▶ [Dataset entries]:
+ + + + + + +
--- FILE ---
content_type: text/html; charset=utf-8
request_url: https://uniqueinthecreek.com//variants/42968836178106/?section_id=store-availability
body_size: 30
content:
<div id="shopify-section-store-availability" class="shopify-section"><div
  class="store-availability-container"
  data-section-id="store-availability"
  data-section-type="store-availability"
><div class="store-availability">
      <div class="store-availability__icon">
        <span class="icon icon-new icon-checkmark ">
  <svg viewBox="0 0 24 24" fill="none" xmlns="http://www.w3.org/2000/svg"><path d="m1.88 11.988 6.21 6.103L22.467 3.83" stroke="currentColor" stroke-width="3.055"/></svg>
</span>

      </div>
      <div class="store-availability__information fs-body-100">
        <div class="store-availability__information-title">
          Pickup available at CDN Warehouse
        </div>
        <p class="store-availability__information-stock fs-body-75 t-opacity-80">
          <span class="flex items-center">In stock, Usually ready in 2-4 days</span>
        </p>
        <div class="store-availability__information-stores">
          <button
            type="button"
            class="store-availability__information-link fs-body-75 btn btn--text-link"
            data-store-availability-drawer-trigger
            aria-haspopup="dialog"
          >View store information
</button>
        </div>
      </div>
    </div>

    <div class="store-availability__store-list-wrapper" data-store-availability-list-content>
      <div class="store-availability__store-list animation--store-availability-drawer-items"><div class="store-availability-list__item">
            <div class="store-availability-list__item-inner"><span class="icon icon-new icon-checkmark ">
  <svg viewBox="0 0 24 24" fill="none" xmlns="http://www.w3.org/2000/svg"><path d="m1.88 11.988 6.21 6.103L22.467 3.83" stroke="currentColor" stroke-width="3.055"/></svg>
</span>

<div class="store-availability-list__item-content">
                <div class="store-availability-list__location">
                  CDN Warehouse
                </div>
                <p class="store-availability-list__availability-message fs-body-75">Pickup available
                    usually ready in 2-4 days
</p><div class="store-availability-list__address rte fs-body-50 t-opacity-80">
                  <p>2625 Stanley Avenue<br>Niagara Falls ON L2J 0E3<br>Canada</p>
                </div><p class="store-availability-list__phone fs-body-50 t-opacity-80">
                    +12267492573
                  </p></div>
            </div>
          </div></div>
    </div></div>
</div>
+ + + + + + +
▶ [Task details]: Every line with "checkmark" in it should be copied from the entries.

▶ [Task output]:
        <span class="icon icon-new icon-checkmark ">
            <div class="store-availability-list__item-inner"><span class="icon icon-new icon-checkmark ">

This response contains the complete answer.